And so they spent a busy morning looking for homes in Swinks Mill, the place of their grandest dreams. Their dreams grew as the day progressed, and by lunch they were making inquiries into homes worth over two million. At two they met an anxious real estate agent, a woman named Lee, with teased hair, gold rings, two cell phones, and a shiny Cadillac. Geena introduced herself as "Geena Phelan," with the last name pronounced heavy and uncheated. Evidently, Lee did not read financial publications because the name missed its mark, and well into the third showing Cody was forced to pull her aside and whisper the truth about his father-in-law.
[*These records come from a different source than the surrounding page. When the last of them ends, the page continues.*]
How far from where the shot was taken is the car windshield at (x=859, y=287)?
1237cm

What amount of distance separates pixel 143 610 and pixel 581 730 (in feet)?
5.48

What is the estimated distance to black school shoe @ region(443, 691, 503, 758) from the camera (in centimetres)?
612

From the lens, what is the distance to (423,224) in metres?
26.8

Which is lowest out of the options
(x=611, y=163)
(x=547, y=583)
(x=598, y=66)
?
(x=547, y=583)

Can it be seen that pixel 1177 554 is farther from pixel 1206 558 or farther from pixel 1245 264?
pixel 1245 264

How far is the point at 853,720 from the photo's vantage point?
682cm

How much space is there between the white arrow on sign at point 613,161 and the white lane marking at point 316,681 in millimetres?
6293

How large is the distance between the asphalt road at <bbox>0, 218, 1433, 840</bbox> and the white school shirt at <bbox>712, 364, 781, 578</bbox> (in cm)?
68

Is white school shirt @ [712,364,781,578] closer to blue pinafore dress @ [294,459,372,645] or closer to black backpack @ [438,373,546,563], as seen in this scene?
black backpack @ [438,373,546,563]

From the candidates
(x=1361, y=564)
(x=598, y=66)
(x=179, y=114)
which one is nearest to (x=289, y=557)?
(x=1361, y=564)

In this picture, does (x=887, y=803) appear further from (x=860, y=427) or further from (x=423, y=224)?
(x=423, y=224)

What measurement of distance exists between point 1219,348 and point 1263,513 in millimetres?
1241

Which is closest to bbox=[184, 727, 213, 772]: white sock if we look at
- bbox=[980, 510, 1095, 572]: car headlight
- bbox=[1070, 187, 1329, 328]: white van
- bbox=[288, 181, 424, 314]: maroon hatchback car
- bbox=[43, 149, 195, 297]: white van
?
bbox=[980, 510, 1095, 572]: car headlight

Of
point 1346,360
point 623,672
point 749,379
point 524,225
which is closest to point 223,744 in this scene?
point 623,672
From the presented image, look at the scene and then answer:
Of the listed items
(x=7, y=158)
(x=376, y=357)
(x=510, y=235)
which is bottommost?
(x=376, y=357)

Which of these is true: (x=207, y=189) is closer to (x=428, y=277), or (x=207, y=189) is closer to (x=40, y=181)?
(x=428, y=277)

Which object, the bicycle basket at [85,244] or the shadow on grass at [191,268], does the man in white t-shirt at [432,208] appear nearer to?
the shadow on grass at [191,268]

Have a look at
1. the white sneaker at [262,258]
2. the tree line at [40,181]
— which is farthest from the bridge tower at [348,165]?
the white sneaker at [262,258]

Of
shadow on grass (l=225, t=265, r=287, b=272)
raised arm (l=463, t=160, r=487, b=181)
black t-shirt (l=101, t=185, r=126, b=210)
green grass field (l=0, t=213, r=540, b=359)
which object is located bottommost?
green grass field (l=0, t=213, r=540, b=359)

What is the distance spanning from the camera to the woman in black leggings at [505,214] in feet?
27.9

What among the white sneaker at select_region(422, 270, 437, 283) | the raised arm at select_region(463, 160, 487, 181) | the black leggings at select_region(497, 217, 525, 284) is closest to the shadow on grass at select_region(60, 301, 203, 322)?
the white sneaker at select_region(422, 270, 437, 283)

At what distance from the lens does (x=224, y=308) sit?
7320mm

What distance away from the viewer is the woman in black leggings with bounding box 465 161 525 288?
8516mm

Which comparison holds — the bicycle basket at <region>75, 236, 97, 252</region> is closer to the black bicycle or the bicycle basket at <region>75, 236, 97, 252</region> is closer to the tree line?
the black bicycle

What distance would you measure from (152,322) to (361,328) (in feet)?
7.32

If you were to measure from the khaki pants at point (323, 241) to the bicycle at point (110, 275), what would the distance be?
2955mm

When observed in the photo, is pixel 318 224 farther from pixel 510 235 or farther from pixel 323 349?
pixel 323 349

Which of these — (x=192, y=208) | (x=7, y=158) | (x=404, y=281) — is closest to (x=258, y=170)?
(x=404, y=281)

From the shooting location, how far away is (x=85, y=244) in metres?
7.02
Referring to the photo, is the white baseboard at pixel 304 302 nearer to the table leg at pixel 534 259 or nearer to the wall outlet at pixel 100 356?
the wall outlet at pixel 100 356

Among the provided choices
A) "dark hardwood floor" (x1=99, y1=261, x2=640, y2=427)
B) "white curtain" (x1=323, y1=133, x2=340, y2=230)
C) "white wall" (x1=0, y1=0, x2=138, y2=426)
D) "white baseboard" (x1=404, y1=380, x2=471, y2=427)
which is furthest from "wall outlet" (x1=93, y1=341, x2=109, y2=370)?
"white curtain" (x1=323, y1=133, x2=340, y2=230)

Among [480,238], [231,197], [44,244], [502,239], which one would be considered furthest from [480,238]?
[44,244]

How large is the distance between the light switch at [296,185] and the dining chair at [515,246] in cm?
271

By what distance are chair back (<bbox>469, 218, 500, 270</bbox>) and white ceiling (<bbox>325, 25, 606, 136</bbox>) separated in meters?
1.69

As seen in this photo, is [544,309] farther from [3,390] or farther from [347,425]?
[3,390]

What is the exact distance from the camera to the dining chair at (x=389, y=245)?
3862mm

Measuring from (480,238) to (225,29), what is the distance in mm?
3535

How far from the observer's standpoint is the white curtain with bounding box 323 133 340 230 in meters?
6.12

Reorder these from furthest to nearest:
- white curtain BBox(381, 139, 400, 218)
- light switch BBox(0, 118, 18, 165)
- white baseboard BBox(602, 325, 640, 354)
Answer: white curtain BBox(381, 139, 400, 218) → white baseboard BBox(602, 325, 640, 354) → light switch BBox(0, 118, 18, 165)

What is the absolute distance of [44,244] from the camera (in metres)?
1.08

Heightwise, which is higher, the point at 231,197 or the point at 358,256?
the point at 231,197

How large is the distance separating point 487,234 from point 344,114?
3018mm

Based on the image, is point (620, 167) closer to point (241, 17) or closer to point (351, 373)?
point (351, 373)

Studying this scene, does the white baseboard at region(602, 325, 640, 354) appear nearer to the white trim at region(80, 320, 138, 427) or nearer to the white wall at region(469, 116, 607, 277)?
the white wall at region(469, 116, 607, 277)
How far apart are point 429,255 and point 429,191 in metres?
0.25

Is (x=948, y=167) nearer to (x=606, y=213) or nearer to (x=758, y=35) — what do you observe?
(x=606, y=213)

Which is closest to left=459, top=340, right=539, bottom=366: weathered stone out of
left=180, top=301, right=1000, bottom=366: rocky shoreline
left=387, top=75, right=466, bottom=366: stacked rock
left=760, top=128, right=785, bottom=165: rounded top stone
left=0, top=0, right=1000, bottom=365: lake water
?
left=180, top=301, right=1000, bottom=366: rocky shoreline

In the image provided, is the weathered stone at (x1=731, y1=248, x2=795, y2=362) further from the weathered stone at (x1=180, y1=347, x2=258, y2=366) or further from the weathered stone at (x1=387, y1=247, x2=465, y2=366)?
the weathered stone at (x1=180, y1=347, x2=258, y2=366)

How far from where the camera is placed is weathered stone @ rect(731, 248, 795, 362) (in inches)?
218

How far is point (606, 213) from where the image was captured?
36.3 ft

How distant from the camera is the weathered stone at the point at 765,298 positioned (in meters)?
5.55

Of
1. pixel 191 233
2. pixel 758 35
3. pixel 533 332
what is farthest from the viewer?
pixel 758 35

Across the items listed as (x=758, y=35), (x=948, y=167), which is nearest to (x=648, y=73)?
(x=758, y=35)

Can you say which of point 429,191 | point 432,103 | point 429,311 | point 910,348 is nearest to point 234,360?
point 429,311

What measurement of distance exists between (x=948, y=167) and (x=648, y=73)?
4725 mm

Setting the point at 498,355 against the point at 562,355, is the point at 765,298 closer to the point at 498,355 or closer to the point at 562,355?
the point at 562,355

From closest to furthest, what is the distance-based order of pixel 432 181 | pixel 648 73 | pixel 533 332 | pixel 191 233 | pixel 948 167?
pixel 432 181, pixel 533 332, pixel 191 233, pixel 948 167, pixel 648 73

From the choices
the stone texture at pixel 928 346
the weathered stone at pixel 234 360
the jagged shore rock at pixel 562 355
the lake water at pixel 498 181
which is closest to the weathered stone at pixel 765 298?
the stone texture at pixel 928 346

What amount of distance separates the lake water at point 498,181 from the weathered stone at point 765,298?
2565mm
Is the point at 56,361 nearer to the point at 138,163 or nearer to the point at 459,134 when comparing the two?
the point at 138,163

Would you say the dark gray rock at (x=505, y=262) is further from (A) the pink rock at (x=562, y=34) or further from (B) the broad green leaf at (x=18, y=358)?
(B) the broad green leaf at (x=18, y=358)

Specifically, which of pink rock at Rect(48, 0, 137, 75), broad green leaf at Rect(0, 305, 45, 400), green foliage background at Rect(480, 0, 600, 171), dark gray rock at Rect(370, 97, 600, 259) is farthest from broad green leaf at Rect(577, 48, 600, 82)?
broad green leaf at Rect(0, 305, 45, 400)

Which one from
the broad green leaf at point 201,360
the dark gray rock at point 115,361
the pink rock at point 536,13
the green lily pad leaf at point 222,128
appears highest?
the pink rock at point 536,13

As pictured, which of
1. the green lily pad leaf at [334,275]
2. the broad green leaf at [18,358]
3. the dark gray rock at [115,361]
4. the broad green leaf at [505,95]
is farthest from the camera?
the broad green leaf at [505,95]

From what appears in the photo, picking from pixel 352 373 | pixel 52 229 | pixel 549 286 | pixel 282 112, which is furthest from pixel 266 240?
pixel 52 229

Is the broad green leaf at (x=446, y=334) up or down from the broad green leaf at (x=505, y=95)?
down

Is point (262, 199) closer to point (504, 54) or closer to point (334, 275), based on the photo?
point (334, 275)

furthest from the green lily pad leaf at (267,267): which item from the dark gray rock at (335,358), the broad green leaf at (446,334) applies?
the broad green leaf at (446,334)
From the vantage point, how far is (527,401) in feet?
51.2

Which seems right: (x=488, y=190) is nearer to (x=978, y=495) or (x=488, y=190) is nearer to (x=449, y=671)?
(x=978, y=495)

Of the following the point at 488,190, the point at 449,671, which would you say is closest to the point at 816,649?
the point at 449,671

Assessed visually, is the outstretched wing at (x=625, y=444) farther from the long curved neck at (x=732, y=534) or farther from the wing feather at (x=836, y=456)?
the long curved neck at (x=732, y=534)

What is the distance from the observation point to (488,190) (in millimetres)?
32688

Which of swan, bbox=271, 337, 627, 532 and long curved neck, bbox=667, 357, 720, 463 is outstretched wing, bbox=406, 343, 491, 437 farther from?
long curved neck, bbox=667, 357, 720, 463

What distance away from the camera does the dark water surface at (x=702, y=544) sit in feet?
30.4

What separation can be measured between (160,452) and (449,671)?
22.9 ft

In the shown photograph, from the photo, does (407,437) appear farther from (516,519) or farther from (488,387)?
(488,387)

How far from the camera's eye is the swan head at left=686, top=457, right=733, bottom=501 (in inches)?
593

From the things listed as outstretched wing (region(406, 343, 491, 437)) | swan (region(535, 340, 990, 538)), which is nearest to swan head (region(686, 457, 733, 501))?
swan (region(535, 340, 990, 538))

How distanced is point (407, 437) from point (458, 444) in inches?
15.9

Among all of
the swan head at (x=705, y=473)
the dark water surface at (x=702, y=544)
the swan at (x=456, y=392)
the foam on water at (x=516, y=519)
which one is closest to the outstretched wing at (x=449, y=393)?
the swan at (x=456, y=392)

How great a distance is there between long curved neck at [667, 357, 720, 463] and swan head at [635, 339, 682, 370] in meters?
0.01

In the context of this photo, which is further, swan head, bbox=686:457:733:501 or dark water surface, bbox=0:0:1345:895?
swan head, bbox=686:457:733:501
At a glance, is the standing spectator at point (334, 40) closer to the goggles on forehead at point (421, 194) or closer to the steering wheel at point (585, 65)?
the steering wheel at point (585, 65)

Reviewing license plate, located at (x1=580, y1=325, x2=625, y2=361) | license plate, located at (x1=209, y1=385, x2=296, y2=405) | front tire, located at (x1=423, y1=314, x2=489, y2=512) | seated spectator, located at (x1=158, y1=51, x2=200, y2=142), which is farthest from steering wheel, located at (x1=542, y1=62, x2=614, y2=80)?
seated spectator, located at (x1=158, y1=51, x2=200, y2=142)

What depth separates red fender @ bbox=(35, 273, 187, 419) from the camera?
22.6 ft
"That rich guy who jumped?" Lee said, hand over mouth. Geena was inspecting a hallway closet with a small sauna tucked into it.
Cody nodded sadly.
By dusk they were looking at an empty home priced at four million five, and the prospective buyers were seriously considering making an offer. Lee rarely saw such wealthy clients, and they'd worked her into a frenzy.
REX, AGE FORTY-FOUR, brother to TJ, was, at the time of Troy's death, the only one of his children under criminal investigation. His troubles stemmed from a bank that failed, with various lawsuits and investigations spinning wildly from it. Bank examiners and the FBI had been making rather fierce inquiries for three years.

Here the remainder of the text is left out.